— BEGIN Text to read —
9. Follow/Unfollow Mechanics
Social Graph Storage
sqlfollows: follower_id BIGINT followee_id BIGINT created_at TIMESTAMP PRIMARY KEY (follower_id, followee_id) INDEX idx_followee ON follows(followee_id)
Operations
| Operation | Query |
|---|---|
| Follow | INSERT INTO follows (follower_id, followee_id) |
| Unfollow | DELETE FROM follows WHERE follower_id=X AND followee_id=Y |
| Get following | SELECT followee_id FROM follows WHERE follower_id=X |
| Get followers | SELECT follower_id FROM follows WHERE followee_id=X |
| Follower count | SELECT COUNT(*) ... (or denormalized counter) |
Unfollow and Timeline Cache
When user A unfollows user B:
- Delete from follows table
- Async: remove B's tweets from A's timeline cache
- Or: lazy filter -- skip B's tweets when rendering A's timeline
10. Like/Retweet Counters
Challenge
Popular tweets get millions of likes. UPDATE likes SET count = count + 1 creates hot row contention.
— END Text to read —
— BEGIN Dataset content —
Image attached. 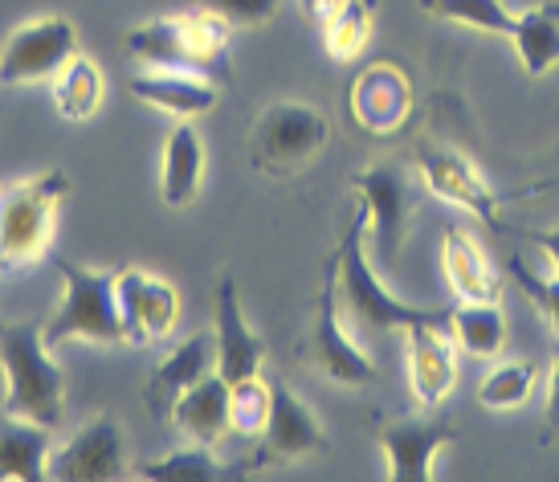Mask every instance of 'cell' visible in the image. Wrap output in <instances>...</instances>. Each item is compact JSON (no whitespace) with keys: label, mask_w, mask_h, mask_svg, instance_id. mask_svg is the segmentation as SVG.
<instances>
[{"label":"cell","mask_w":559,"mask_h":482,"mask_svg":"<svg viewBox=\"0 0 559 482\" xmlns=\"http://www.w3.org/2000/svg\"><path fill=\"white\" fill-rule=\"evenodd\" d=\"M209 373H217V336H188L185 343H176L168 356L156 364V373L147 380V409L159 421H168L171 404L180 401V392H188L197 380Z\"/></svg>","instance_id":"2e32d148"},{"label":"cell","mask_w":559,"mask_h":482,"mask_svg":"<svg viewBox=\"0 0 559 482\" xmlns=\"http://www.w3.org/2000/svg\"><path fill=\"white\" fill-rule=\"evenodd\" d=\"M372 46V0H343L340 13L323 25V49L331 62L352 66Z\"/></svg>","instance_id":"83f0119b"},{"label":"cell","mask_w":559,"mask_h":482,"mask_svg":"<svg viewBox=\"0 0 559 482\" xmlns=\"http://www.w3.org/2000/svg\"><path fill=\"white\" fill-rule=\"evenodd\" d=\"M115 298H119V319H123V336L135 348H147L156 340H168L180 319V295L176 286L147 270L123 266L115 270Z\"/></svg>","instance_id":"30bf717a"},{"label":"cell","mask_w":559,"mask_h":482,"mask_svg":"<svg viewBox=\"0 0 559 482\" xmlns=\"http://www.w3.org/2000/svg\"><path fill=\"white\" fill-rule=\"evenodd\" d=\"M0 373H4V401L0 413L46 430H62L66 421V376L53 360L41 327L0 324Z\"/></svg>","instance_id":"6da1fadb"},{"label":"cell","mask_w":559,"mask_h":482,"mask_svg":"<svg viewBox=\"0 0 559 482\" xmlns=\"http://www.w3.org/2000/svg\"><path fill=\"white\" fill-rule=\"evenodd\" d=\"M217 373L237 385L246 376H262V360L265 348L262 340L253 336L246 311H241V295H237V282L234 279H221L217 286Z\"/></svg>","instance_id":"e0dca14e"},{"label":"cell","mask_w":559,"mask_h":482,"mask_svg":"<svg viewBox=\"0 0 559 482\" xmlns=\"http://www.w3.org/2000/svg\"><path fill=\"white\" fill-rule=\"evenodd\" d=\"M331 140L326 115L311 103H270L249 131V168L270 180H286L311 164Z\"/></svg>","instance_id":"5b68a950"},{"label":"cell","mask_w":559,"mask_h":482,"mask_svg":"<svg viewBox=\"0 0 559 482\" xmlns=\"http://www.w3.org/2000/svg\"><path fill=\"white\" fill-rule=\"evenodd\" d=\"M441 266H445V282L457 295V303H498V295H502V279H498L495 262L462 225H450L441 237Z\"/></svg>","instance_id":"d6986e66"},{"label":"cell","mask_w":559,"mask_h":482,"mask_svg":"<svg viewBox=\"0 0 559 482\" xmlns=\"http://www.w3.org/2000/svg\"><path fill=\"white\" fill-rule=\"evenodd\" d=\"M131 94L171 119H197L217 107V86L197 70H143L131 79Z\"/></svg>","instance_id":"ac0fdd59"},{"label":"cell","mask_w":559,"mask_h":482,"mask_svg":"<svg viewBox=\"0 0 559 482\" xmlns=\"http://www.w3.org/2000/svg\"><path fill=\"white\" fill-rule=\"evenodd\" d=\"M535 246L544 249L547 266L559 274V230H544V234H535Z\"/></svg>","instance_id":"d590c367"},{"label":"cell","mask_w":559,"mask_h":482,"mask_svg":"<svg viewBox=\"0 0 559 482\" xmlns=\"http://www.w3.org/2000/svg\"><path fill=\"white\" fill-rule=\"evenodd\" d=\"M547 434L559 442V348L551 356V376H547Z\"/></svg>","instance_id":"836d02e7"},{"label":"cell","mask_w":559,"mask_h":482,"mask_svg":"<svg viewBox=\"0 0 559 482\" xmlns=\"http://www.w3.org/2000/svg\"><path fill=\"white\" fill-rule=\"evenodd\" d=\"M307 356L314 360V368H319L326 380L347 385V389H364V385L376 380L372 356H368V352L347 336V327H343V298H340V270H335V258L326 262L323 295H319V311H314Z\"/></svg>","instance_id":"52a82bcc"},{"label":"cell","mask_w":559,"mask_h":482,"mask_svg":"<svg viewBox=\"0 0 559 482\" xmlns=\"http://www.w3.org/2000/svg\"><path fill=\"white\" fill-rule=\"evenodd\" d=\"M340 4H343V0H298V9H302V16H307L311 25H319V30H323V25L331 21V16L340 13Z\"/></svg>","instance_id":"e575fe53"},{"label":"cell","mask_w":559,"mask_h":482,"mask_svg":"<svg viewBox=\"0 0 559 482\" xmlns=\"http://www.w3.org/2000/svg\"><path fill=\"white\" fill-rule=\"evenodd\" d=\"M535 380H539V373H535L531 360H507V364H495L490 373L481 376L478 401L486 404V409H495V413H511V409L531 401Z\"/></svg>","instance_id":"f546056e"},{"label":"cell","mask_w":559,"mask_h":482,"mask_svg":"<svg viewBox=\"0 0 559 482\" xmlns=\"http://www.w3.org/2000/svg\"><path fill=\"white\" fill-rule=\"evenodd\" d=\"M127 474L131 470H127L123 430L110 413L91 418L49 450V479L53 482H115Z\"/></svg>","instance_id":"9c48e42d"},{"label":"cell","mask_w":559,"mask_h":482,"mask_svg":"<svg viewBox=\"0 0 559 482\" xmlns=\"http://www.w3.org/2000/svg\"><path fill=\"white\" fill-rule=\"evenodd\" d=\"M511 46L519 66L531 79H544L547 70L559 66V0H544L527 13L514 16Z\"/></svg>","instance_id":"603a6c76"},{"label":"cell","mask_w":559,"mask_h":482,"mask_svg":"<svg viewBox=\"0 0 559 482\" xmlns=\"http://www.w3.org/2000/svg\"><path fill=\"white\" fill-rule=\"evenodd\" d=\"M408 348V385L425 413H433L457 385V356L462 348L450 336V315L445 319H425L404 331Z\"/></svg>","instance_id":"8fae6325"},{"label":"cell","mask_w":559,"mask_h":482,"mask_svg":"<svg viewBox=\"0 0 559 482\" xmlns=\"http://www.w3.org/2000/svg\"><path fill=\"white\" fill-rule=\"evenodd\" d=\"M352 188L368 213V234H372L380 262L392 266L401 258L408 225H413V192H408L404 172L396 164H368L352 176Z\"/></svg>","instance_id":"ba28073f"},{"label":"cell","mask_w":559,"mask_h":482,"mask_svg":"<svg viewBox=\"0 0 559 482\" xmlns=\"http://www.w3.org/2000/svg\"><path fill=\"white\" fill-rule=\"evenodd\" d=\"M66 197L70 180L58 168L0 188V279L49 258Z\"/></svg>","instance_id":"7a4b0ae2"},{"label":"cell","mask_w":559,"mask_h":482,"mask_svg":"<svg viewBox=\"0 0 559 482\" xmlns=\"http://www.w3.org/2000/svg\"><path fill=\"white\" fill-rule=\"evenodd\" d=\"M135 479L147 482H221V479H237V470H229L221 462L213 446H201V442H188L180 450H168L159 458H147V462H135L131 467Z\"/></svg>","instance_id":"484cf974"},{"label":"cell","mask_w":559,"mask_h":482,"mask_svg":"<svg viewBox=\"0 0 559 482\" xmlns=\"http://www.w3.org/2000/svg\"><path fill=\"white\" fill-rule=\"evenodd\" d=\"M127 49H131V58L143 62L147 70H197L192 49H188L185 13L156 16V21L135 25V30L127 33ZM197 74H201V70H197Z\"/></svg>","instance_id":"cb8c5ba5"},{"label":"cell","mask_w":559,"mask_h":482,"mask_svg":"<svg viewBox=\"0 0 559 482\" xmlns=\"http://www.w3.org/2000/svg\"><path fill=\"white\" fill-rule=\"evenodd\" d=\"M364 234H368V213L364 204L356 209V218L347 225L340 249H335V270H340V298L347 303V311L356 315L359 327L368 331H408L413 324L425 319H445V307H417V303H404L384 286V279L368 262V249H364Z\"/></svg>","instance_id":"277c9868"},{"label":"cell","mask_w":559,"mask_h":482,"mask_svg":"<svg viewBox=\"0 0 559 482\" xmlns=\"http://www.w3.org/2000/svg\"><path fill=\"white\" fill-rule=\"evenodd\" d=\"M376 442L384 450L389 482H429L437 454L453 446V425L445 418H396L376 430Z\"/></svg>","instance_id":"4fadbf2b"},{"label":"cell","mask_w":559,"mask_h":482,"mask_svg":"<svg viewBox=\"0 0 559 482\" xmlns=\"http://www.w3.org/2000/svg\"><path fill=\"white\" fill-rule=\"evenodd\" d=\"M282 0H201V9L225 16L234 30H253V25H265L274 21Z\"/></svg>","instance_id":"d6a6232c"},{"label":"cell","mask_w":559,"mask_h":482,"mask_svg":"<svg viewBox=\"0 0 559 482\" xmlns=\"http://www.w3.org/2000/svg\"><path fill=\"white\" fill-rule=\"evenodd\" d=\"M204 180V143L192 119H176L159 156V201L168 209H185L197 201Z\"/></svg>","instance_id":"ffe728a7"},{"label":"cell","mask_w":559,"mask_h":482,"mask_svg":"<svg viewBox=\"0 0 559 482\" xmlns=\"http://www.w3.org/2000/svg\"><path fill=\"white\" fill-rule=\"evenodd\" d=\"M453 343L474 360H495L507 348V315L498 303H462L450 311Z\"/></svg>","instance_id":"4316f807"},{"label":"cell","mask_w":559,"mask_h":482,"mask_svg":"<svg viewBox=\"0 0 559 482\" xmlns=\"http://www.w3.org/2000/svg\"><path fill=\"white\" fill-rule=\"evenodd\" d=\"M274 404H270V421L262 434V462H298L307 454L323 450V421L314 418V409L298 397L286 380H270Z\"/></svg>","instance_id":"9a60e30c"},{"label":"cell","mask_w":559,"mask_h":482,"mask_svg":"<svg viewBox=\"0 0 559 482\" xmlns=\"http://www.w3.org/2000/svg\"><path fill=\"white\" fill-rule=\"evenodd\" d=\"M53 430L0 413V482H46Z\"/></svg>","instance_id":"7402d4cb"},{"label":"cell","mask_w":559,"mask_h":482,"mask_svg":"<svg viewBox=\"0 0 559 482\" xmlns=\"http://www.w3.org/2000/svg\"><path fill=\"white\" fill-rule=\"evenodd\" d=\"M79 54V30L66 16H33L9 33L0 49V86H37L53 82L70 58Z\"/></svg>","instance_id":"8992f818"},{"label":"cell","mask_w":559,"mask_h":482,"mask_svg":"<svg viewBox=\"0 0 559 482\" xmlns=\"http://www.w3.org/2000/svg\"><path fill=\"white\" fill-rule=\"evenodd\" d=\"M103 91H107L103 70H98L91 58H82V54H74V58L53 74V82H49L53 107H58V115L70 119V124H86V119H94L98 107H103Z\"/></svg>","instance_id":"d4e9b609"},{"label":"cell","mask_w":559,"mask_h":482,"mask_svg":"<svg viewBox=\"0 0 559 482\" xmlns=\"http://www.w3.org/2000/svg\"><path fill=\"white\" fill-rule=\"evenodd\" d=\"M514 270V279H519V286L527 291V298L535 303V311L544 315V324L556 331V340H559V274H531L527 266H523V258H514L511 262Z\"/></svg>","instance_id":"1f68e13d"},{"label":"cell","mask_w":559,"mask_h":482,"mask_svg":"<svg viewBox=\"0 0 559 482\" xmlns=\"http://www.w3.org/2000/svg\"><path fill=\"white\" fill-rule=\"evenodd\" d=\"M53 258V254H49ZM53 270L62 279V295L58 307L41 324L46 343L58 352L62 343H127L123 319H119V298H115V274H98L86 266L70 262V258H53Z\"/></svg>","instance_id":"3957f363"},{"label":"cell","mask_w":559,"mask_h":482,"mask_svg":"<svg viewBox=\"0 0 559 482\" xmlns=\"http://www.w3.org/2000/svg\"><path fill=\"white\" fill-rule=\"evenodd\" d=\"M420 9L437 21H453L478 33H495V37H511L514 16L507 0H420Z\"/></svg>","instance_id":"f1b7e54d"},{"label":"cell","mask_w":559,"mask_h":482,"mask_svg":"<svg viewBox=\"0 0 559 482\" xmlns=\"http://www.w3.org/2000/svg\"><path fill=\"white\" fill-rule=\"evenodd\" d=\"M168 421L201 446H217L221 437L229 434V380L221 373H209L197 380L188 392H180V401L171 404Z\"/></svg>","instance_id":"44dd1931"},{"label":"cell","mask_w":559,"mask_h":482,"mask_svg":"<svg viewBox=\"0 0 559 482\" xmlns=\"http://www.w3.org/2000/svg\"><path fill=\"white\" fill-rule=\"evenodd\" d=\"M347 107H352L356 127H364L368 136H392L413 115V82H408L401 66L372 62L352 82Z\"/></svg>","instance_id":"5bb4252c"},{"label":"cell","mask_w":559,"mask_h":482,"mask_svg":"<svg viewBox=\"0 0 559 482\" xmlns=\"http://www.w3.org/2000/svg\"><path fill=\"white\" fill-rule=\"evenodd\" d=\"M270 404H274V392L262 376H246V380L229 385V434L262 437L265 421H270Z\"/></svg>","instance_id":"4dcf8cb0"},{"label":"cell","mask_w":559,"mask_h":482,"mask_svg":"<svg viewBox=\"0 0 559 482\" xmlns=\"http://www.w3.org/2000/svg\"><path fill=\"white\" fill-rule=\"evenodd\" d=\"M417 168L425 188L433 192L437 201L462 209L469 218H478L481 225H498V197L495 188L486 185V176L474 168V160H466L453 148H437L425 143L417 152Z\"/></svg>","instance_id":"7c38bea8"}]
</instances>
— END Dataset content —
— BEGIN Dataset content —
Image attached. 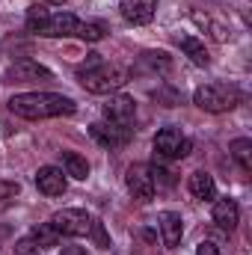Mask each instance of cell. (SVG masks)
— END Dataset content —
— BEGIN Dataset content —
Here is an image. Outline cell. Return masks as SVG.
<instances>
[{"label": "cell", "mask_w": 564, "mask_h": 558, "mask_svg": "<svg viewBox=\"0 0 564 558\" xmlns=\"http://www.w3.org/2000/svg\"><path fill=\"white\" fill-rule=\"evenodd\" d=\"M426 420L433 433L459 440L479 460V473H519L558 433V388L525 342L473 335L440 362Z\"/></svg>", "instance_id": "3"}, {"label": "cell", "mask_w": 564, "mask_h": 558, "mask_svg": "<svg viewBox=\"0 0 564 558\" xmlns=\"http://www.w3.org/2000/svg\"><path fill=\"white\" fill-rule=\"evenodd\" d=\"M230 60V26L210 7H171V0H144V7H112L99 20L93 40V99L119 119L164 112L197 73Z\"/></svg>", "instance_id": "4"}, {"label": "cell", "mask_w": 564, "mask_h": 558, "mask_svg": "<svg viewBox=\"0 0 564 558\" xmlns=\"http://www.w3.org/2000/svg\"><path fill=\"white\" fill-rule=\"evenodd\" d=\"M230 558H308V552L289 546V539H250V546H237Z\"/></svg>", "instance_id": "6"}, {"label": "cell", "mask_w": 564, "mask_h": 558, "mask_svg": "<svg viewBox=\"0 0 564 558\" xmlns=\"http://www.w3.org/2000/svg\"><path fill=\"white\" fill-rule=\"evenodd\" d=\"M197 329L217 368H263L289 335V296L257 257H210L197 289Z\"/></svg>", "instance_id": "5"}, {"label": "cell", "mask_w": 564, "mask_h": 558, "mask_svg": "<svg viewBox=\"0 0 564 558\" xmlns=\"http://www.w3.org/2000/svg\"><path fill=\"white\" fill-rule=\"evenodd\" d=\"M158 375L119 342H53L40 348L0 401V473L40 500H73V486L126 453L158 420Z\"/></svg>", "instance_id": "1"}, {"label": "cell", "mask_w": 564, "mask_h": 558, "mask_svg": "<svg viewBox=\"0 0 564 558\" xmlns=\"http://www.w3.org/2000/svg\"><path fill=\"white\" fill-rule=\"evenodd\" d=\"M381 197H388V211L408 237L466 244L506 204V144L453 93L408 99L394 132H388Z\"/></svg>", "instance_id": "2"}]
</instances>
— END Dataset content —
◆ **Problems**
(a) According to the follow/unfollow text, what does the statement UPDATE likes SET count = count + 1 create for popular tweets?
(b) Do these statements agree with the follow/unfollow text? Answer yes or no for each, quoting the deciding words. (i) The follows table has an index on followee_id. (ii) When user A unfollows user B, B's tweets are removed from A's timeline cache synchronously. (iii) A follower count can be kept as a denormalized counter.
(c) Copy the part of the follow/unfollow text that begins at the words "9. Follow/Unfollow Mechanics" and stops after "idx_followee ON follows(followee_id)".
Answer from the follow/unfollow text alone, not from the lines.

◆ **Responses for each task**
(a) Hot row contention.

(b)
(i) Yes: "INDEX idx_followee ON follows(followee_id)"
(ii) No: "Async: remove B's tweets from A's timeline cache"
(iii) Yes: "(or denormalized counter)"

(c)
9. Follow/Unfollow Mechanics
Social Graph Storage
sqlfollows: follower_id BIGINT followee_id BIGINT created_at TIMESTAMP PRIMARY KEY (follower_id, followee_id) INDEX idx_followee ON follows(followee_id)